If you use Netscape 7, choose Edit, Preferences, double-click Privacy & Security to open its subcategories, and select Cookies. To block all third-party cookies, look in the right pane and click Enable cookies for the originating web site only. To view and delete cookies, click the Manage Stored Cookies button, select a cookie in the list, and click the Remove Cookie button. Choose Remove All Cookies to wipe the entire cookie sheet clean.

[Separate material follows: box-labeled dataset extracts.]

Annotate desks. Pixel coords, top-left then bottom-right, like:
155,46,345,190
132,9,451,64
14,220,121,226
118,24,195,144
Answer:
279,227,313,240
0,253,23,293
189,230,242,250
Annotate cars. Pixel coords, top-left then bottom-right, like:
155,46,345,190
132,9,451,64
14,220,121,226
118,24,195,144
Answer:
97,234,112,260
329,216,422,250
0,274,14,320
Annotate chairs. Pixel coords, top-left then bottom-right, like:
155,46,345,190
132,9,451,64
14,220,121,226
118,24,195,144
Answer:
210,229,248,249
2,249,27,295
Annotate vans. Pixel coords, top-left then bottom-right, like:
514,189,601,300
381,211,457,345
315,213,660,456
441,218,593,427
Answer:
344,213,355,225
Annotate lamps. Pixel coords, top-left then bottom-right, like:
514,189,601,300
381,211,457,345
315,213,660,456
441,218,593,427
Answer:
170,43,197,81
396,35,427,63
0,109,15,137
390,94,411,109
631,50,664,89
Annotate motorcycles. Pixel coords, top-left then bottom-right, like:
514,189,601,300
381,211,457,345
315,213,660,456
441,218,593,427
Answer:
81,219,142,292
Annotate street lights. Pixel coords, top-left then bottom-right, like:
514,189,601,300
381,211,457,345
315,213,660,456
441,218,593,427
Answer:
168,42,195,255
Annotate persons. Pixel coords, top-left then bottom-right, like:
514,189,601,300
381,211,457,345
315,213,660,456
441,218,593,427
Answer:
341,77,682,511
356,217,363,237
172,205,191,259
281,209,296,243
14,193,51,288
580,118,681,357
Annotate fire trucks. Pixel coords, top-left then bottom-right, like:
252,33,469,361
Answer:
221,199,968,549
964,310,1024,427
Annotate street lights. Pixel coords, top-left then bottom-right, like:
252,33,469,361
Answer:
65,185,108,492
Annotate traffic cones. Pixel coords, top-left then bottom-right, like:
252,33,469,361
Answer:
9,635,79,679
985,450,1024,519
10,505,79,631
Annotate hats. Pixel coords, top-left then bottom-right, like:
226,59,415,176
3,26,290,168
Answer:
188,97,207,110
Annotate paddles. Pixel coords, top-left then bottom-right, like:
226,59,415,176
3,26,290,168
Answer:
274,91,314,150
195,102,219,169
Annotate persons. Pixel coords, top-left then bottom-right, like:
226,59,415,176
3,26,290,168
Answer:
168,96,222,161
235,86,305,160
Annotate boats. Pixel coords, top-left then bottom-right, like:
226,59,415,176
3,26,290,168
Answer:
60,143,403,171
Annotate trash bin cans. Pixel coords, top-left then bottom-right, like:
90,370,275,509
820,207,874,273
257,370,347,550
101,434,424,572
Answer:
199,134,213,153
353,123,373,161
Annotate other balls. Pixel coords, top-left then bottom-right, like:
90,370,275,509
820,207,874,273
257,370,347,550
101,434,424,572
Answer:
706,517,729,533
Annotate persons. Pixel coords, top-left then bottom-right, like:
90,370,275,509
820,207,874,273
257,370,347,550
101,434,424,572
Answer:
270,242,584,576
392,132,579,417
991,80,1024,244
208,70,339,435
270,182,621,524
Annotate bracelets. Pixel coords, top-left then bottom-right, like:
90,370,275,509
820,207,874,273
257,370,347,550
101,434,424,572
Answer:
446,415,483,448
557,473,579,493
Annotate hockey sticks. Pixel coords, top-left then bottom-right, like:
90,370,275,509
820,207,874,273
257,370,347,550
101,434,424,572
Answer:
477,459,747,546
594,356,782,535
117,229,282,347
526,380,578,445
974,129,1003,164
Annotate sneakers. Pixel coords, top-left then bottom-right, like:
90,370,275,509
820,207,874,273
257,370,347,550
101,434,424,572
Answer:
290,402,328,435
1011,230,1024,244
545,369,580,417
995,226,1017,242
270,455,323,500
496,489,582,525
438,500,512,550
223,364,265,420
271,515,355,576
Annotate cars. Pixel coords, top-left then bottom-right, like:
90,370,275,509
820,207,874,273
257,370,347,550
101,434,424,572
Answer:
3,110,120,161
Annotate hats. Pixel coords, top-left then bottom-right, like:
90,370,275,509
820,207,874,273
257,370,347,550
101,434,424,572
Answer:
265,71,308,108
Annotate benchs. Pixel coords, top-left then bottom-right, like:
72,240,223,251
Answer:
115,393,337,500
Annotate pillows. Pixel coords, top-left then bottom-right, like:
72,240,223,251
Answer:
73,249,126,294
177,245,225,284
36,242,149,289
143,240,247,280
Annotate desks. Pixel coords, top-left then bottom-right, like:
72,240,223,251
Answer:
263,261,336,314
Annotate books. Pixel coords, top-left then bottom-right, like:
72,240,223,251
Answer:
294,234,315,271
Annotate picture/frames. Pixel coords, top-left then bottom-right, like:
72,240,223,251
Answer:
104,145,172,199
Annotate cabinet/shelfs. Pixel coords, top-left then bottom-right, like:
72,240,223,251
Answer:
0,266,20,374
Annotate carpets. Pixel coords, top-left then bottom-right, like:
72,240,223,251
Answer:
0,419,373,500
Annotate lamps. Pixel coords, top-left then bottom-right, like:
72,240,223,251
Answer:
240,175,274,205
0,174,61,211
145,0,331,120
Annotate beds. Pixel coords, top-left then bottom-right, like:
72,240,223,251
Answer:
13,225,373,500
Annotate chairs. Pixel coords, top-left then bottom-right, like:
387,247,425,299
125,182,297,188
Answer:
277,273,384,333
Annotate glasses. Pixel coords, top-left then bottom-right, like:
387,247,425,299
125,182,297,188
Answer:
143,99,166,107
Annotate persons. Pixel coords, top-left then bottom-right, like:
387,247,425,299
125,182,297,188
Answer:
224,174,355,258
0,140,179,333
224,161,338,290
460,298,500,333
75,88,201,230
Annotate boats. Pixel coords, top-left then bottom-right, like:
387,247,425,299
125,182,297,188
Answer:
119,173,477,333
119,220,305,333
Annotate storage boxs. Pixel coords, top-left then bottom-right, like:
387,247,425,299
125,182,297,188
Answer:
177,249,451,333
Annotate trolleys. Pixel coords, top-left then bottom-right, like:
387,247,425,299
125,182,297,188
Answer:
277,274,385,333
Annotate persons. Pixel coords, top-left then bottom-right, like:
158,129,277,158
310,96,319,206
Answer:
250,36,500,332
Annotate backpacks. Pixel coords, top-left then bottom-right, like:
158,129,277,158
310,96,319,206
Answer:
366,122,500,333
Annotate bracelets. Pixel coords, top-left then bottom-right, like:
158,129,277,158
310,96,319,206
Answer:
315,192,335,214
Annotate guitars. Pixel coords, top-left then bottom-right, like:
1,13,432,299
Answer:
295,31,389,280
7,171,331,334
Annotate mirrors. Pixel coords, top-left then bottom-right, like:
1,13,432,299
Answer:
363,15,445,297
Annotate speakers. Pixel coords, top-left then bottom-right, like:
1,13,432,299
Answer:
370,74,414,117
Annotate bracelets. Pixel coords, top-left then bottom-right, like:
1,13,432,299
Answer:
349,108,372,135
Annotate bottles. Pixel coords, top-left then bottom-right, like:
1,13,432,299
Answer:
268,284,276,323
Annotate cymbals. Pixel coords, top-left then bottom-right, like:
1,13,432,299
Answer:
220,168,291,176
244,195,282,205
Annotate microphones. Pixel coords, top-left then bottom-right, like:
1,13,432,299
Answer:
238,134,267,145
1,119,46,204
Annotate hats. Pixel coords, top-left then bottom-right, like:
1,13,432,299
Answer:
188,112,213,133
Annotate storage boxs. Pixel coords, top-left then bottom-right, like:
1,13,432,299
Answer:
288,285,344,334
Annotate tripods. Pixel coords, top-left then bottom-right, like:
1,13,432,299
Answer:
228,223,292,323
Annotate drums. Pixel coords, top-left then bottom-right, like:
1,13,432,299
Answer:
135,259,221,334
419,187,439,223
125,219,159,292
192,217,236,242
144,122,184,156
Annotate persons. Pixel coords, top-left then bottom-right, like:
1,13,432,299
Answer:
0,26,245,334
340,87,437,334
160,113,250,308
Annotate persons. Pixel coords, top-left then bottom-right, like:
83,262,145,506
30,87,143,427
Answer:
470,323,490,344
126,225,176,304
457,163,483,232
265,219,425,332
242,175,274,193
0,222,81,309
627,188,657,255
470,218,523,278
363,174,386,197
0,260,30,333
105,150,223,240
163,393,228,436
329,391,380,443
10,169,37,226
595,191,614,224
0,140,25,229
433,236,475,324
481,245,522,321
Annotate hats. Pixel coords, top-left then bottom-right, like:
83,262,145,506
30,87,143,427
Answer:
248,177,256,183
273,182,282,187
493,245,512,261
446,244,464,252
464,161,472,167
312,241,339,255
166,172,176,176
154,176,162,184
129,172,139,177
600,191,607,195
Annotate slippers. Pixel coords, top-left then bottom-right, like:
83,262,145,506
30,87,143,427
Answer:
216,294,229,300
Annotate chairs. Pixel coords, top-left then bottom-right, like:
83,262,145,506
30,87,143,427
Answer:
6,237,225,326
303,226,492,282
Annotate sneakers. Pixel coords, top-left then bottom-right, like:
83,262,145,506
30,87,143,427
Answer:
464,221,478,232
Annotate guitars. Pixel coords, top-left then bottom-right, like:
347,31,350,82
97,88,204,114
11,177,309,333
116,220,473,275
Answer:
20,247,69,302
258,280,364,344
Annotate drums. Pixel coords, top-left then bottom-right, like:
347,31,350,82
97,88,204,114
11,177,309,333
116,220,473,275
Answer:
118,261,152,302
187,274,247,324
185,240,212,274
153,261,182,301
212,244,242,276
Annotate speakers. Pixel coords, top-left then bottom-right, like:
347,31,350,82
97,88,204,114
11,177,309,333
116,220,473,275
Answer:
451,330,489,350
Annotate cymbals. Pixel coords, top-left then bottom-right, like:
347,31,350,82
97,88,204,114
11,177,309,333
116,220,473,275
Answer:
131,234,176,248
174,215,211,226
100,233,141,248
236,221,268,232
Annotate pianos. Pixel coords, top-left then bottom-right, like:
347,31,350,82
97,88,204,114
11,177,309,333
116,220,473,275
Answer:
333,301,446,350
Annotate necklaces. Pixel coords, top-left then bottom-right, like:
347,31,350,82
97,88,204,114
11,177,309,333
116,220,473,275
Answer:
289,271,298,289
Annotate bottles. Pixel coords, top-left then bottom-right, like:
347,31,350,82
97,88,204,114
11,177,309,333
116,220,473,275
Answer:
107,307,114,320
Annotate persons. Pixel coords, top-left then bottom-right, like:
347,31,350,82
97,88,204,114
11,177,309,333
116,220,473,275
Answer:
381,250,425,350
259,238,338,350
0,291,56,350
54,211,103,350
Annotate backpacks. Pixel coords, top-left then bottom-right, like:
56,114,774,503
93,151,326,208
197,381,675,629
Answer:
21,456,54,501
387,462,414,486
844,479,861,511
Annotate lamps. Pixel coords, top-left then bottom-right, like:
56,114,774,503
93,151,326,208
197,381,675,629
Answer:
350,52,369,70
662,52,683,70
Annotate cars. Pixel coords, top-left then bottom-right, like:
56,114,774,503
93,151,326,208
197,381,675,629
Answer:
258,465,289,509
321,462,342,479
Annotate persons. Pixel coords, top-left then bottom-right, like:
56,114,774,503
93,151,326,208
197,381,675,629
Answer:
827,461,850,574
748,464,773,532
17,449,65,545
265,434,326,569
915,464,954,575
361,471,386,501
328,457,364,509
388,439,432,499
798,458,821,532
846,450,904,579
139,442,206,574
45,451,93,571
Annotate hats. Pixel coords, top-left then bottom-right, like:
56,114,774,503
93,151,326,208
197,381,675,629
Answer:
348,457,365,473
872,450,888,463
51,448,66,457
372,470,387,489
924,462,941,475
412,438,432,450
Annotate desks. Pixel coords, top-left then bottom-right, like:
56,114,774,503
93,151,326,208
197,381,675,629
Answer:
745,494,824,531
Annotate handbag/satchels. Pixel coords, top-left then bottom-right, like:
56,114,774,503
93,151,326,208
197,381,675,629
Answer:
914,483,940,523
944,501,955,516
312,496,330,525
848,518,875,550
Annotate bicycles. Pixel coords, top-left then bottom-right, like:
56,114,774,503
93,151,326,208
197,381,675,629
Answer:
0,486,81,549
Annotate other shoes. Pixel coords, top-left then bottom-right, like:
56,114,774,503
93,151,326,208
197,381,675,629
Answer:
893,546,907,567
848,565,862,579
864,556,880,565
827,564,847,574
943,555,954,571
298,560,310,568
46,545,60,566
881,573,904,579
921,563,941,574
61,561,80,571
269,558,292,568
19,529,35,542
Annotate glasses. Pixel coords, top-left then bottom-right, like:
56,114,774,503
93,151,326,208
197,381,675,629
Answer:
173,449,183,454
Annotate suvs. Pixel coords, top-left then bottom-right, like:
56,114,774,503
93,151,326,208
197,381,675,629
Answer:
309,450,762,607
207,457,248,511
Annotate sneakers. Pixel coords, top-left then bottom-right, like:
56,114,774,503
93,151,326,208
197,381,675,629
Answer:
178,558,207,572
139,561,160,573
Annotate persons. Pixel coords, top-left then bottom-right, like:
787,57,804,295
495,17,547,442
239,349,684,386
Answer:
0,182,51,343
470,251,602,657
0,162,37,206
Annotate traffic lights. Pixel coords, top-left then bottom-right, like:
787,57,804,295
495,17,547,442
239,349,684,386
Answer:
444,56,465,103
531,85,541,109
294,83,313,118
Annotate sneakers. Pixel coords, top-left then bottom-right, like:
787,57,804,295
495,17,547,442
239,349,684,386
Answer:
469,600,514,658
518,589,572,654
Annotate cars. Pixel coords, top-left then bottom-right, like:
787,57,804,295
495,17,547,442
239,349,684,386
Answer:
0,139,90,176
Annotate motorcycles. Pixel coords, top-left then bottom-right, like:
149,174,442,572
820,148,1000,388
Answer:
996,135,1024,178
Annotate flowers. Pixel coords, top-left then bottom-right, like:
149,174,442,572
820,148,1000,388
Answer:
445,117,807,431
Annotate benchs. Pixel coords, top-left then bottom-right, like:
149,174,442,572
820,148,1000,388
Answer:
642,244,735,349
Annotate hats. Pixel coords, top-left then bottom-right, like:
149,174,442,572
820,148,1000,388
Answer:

If you want to banish an individual site's cookies in perpetuity, check Don't allow removed cookies to be reaccepted later, and then delete the cookie. (Note that the site-by-site cookie controls that you would expect to find when you click the Cookie Sites tab in Netscape 7 appear to be under construction.)
Derail e-mail threats
If you prevent your e-mail program from executing scripts and attachments
in the messages you receive and keep your program updated to repair newly
discovered security flaws, chances are good you'll keep viruses and Trojan
horse programs off your PC. The latest versions of Outlook and Outlook Express
wisely block all scripts and dangerous attachments by default, by placing
any incoming HTML mail in the restricted security zone (to see your security
settings in either program, choose Tools, Options and click the Security
tab).
I would suggest that everybody disable their e-mail program's message preview pane to doubly ensure that viral mail remains inert. To disable Outlook Express's preview pane, choose View, Layout and uncheck Show preview pane. In Outlook, click View and deselect Preview Pane. To hide the preview pane in the Mail & Newsgroups program in Netscape 7, choose View, Show/Hide, Message Pane.
If you need a way to peek into messages with attachments to see what kinds of scripts or files they contain try these steps. To do that in Outlook/Outlook Express without opening the e-mail, right-click the message, choose Properties, click the Details tab, and then click the Message Source button. Now you'll see the exact text of the entire missive, including the names and encoded content of any binary attachments. Maximize the window to make it easier to read. To safely view files attached to a message in Outlook, right-click the e-mail and choose View Attachments. To view a message's plain-text contents (to see the names of attached files) in Netscape, select the e-mail, and then choose View, Message Source.
Use MAC filtering on
your wireless LAN
If you have a wireless home network, you may want to use multiple security
features for maximum protection. Each
network adapter on a LAN--wired or wireless--has a unique physical address
that operates at a lower level than its IP address in the hierarchy of network
protocols. Many routers, including wireless ones, let you restrict wireless
network access to a limited set of hexadecimal MAC addresses. You'll need
to get out the router or access point's manual to set it up, and then drill
down into the network card properties for each connected computer to find
and jot down its MAC or physical address. Like IP addresses, MAC addresses
are easy to spoof, or falsify. And because it doesn't encrypt traffic,
MAC filtering alone won't make your network secure. But it's one more roadblock
that could send a hacker elsewhere in search of an easier network to crack.